__GIVEN RECORDS__.
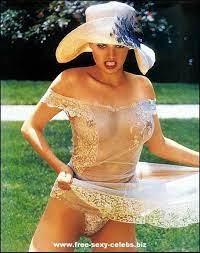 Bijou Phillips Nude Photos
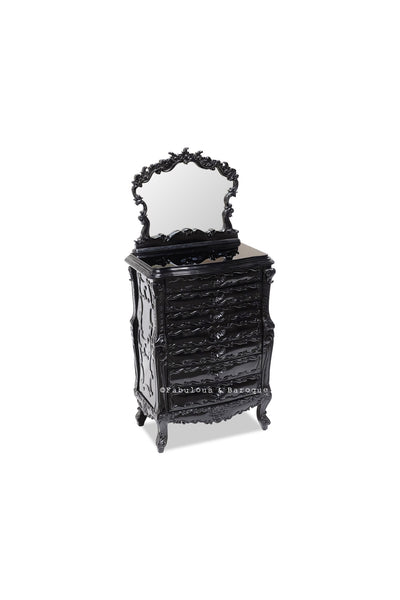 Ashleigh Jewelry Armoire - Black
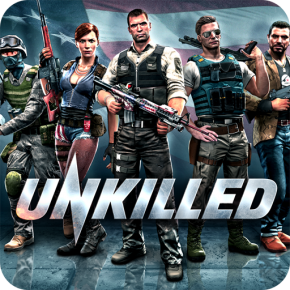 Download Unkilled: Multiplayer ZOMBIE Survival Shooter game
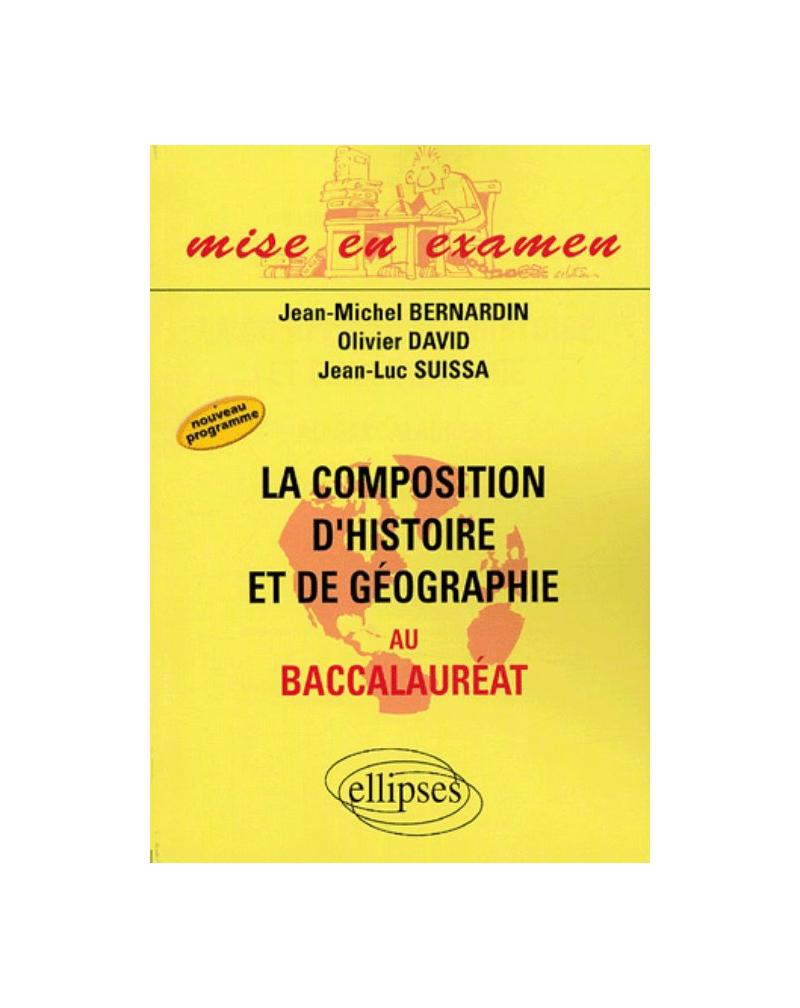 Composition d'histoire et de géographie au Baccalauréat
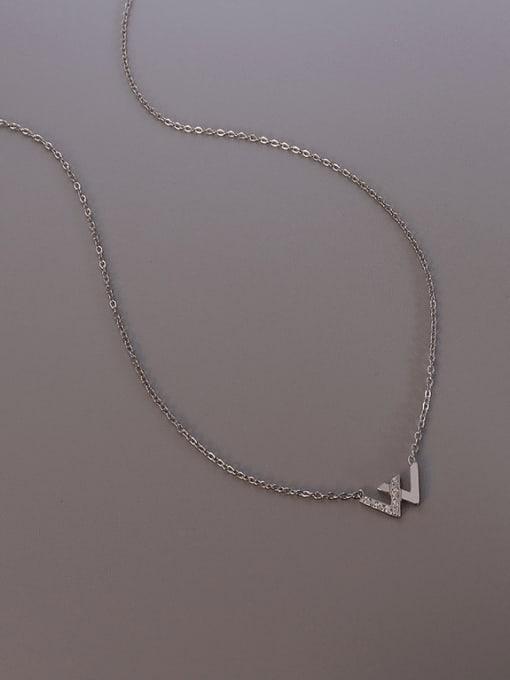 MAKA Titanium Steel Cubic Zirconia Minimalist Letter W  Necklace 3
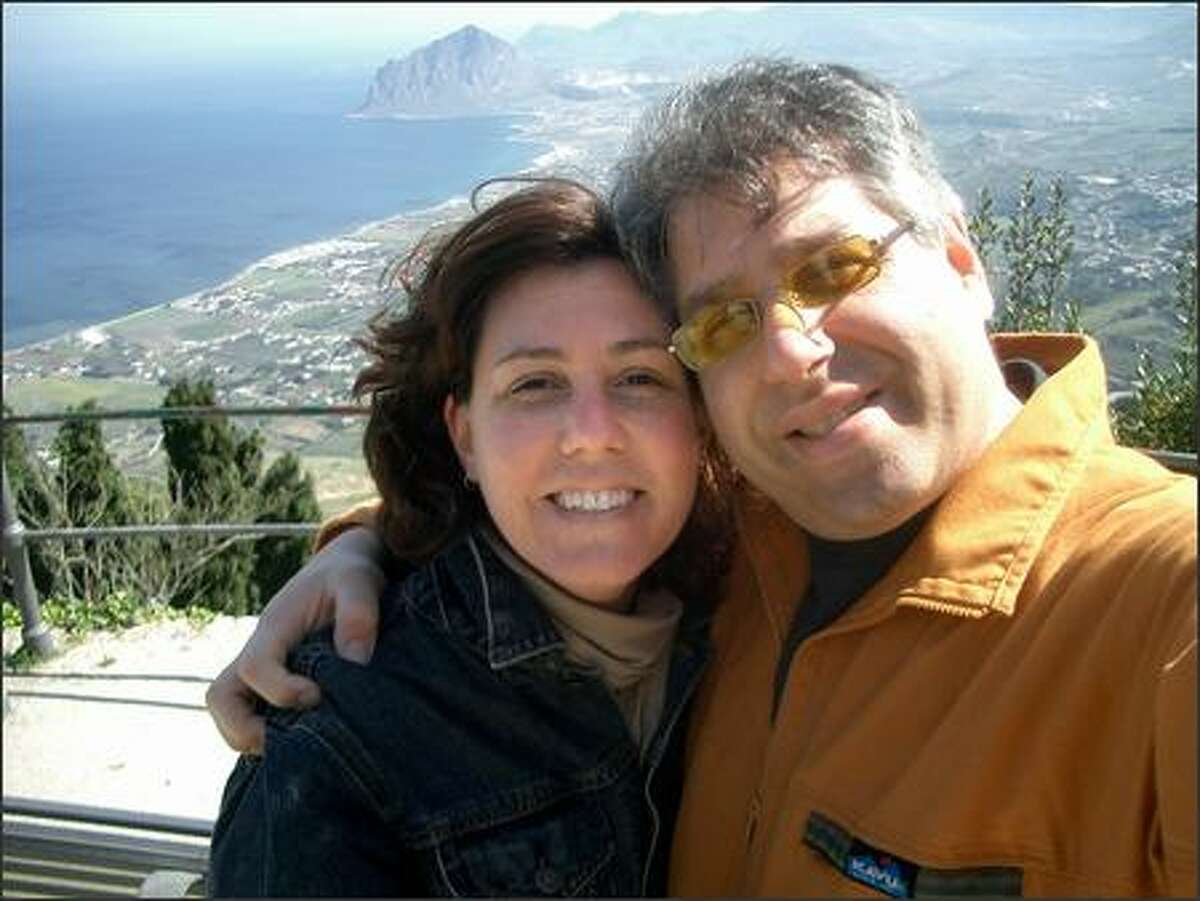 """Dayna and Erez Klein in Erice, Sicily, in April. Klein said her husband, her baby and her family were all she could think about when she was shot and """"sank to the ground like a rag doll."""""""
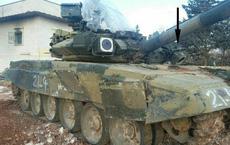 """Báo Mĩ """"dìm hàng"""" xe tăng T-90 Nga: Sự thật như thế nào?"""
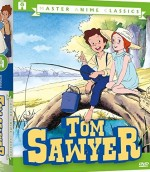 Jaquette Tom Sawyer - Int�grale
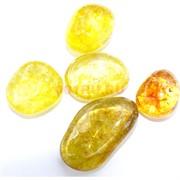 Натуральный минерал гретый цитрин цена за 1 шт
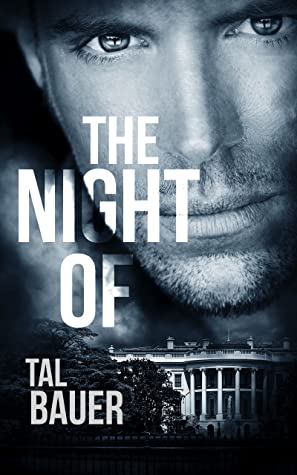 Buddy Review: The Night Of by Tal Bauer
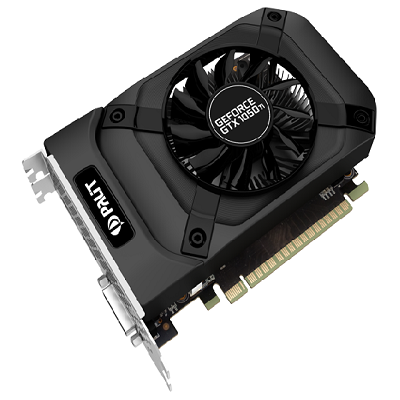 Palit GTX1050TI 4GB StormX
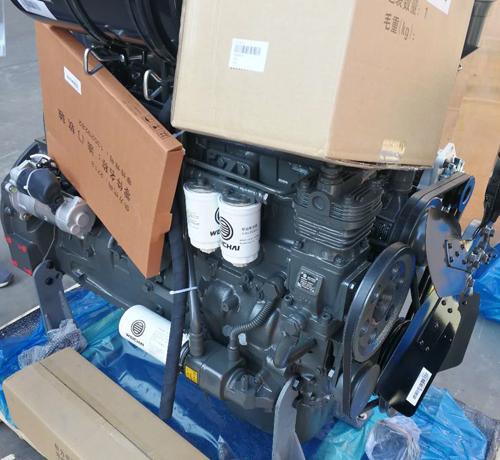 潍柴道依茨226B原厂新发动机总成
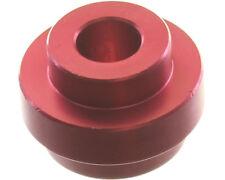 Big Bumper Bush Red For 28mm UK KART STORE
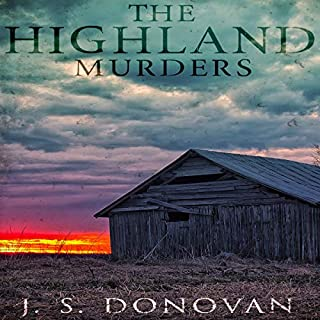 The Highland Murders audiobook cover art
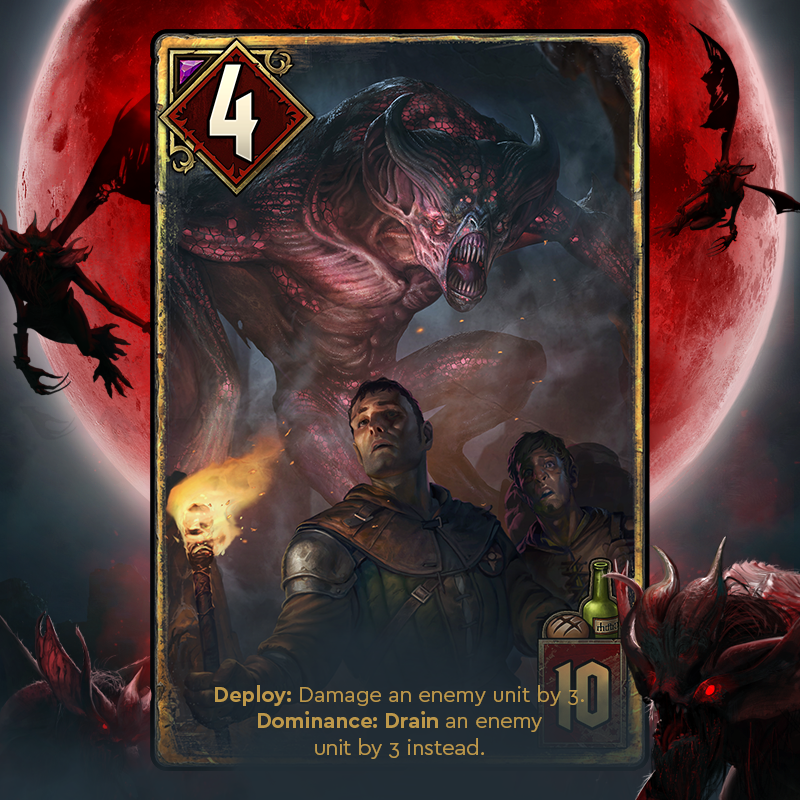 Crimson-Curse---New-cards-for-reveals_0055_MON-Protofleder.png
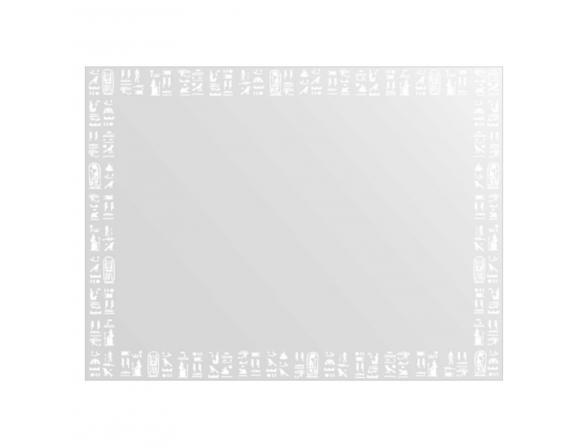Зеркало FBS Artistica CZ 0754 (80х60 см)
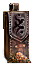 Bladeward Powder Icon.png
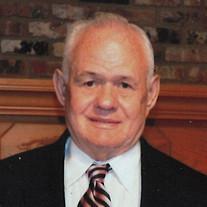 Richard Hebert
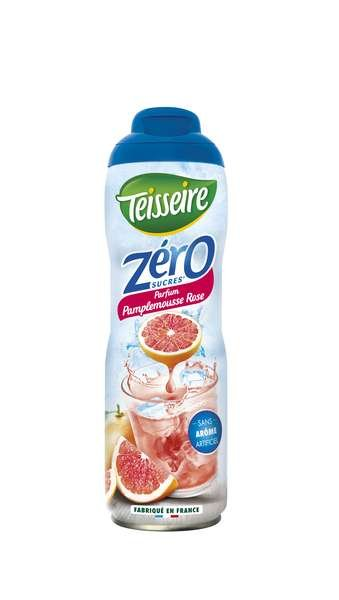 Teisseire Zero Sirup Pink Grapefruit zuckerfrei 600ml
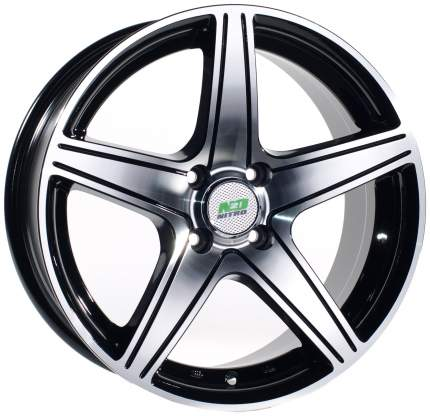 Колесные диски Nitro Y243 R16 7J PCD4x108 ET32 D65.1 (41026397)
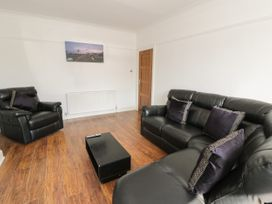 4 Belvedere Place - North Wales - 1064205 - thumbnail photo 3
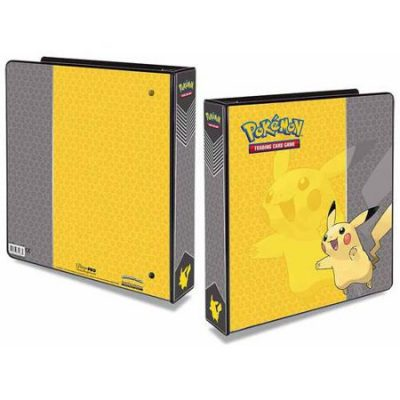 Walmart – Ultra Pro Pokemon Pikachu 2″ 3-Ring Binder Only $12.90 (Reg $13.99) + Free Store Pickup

__EXERCISE REQUIREMENTS__. Please write out exactly the lines from the one holding "Зеркало FBS Artistica CZ 0754 (80х60 см)" through the last line of the material above, both included, as a copy without pictures.

__RESPONSE__.
Зеркало FBS Artistica CZ 0754 (80х60 см)
 Bladeward Powder Icon.png
 Richard Hebert
 Teisseire Zero Sirup Pink Grapefruit zuckerfrei 600ml
 Колесные диски Nitro Y243 R16 7J PCD4x108 ET32 D65.1 (41026397)
 4 Belvedere Place - North Wales - 1064205 - thumbnail photo 3
 Walmart – Ultra Pro Pokemon Pikachu 2″ 3-Ring Binder Only $12.90 (Reg $13.99) + Free Store Pickup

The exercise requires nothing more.